Content starts

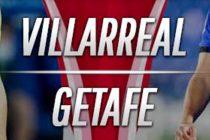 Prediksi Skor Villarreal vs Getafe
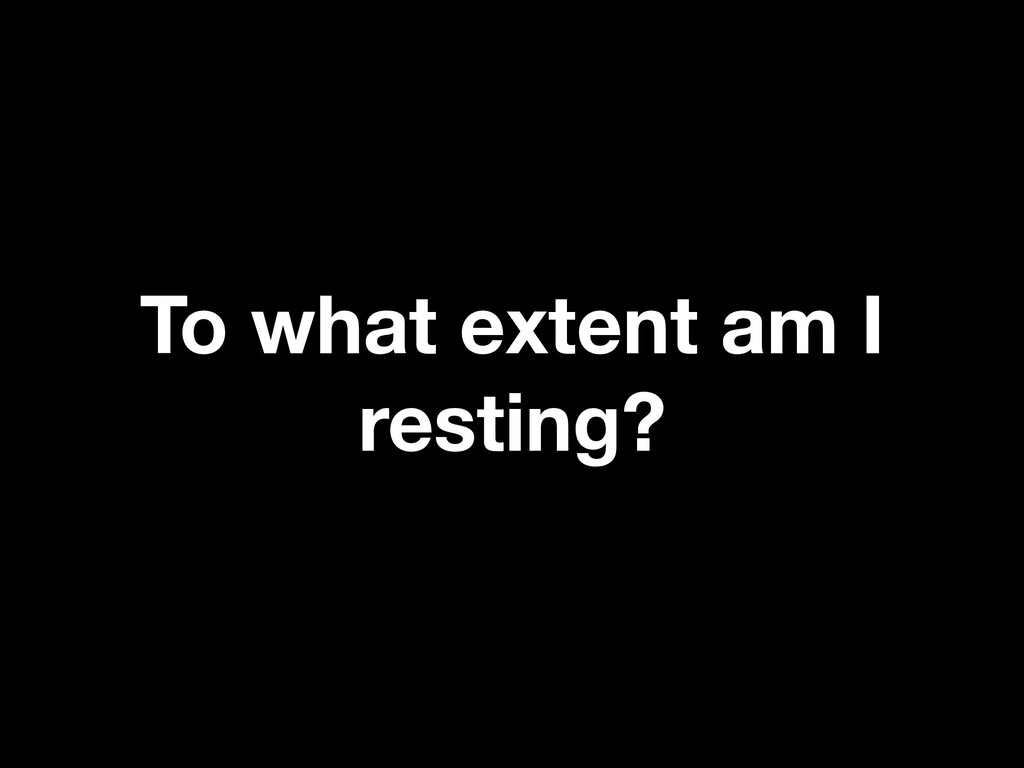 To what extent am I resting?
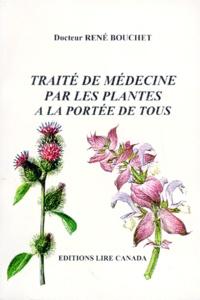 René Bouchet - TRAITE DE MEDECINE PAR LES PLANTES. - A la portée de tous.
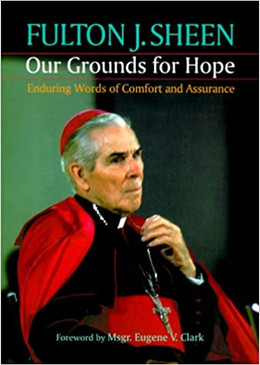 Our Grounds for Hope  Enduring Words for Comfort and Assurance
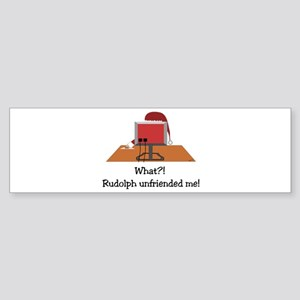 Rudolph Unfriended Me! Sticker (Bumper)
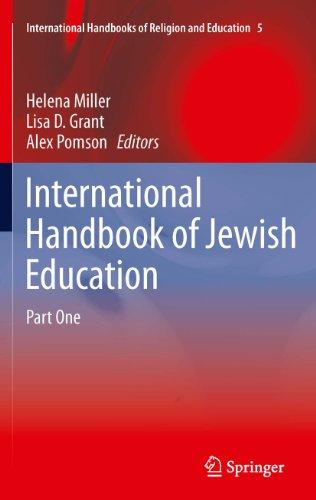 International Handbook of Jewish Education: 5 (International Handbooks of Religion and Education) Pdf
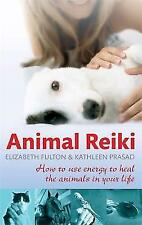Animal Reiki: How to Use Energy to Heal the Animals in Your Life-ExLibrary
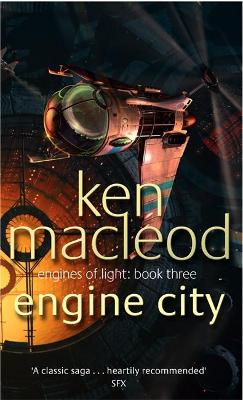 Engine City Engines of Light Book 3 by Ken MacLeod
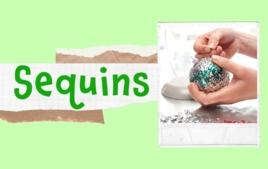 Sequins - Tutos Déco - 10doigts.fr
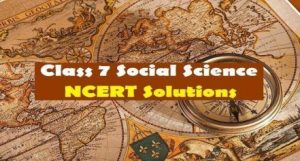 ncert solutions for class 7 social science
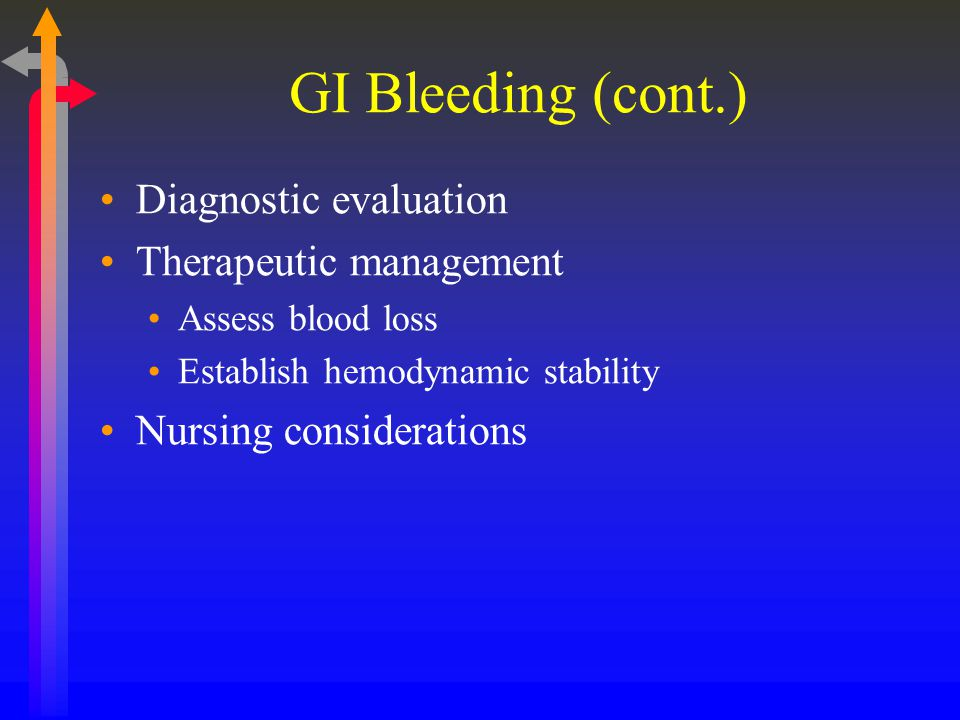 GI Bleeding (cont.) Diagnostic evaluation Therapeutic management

Content ends
Content starts

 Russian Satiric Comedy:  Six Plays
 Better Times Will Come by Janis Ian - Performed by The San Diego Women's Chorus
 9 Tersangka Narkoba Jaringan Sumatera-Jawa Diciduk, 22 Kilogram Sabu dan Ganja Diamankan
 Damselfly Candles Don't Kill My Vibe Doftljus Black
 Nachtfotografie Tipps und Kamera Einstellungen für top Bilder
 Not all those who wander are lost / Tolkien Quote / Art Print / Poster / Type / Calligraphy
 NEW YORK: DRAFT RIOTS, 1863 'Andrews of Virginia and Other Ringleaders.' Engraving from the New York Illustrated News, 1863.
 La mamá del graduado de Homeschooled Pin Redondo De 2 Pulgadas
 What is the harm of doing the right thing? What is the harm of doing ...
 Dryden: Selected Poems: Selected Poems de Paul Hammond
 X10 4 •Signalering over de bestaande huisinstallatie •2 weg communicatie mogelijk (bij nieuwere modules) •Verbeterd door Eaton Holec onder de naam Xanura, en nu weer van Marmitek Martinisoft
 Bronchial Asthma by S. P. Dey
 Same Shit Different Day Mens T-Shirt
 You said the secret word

Content ends
Content starts

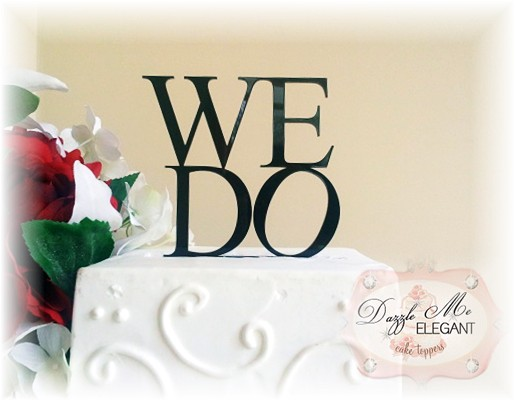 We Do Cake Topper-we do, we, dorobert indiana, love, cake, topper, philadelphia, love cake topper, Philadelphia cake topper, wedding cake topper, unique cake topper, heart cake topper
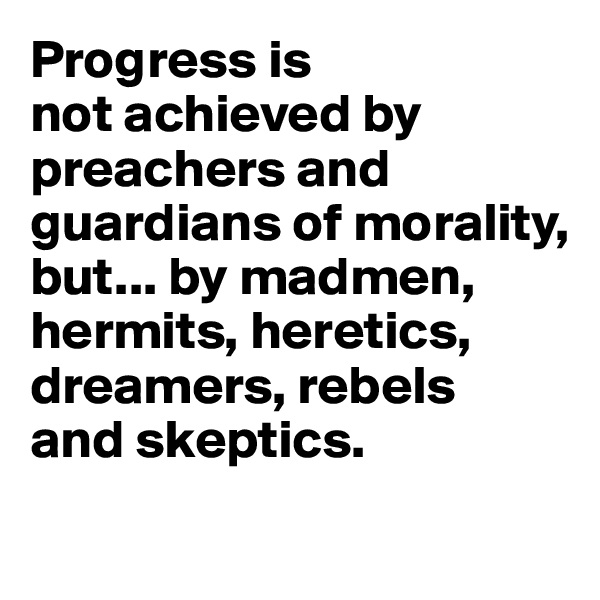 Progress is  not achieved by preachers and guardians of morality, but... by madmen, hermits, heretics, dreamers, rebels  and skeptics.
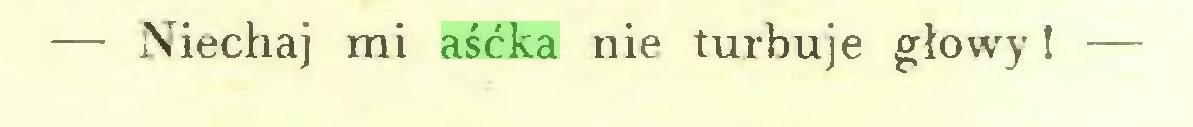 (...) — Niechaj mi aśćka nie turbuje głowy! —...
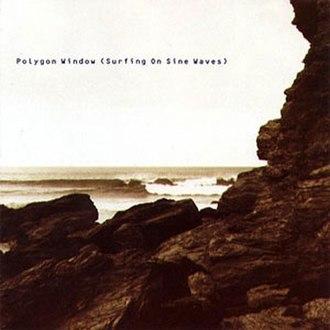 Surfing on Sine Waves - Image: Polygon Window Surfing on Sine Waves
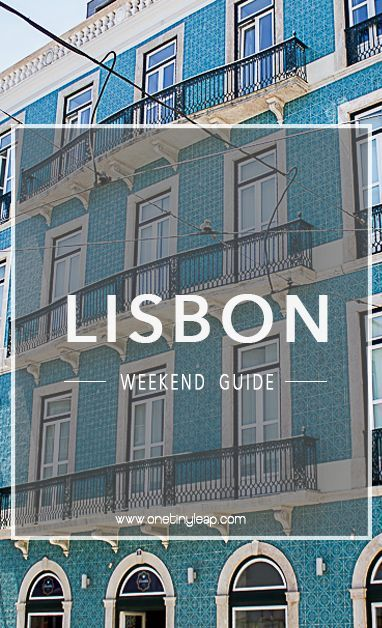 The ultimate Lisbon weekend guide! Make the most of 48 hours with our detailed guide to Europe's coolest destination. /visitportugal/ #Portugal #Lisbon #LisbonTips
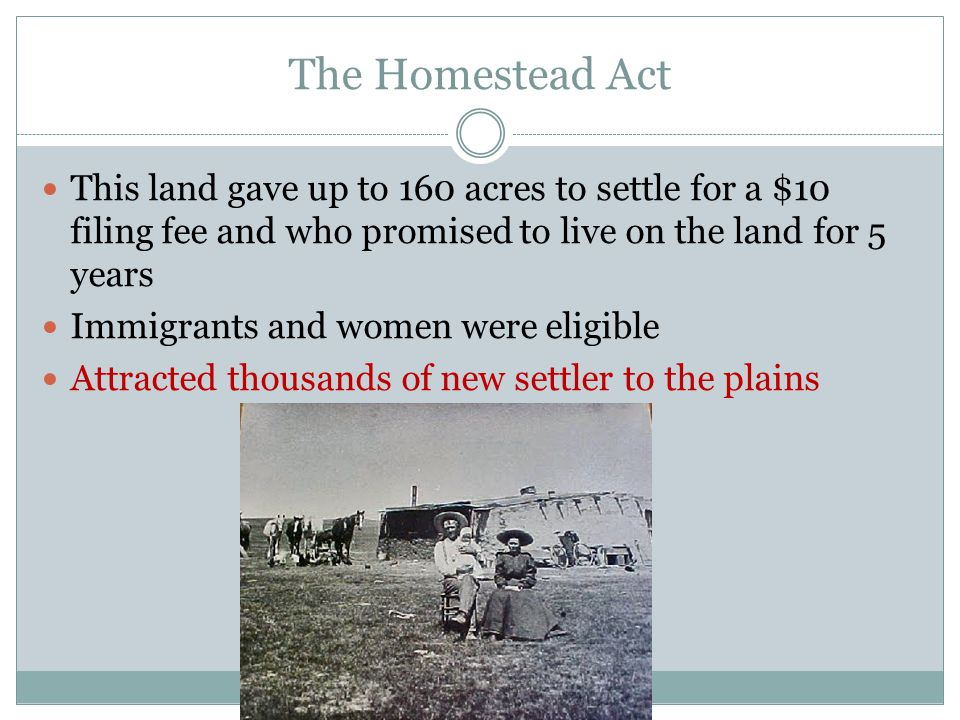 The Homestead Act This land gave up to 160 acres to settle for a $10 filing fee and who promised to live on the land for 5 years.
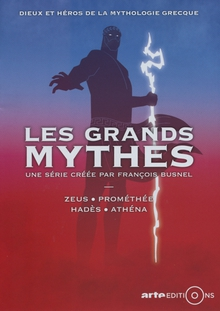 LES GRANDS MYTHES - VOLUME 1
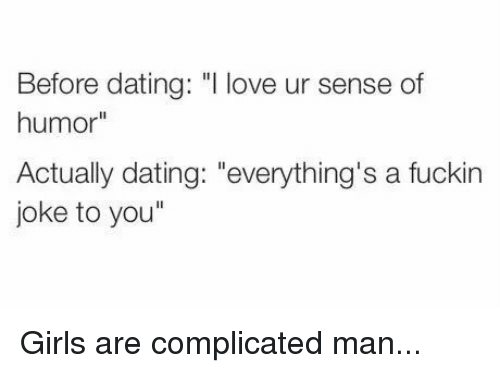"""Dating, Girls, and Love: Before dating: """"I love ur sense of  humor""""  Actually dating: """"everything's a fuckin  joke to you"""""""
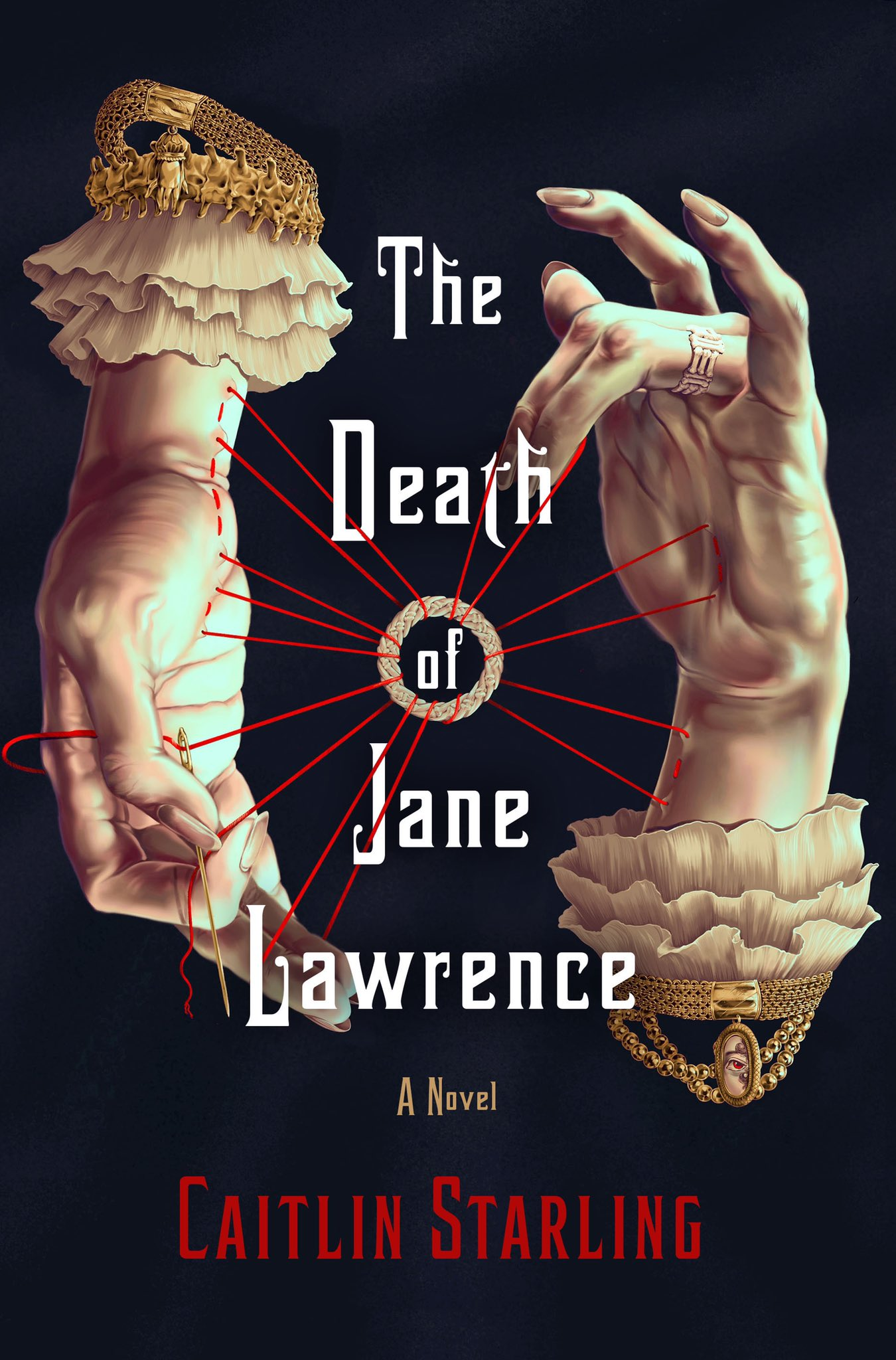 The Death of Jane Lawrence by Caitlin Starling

Content ends

ACTIVITY
Out of the records above, set down only the lines from the one that contains "Sequins - Tutos Déco - 10doigts.fr" through the one that contains "GI Bleeding (cont.)", unchanged and without the pictures.

EXERCISE OUTPUT
 Sequins - Tutos Déco - 10doigts.fr
 ncert solutions for class 7 social science
 GI Bleeding (cont.) Diagnostic evaluation Therapeutic management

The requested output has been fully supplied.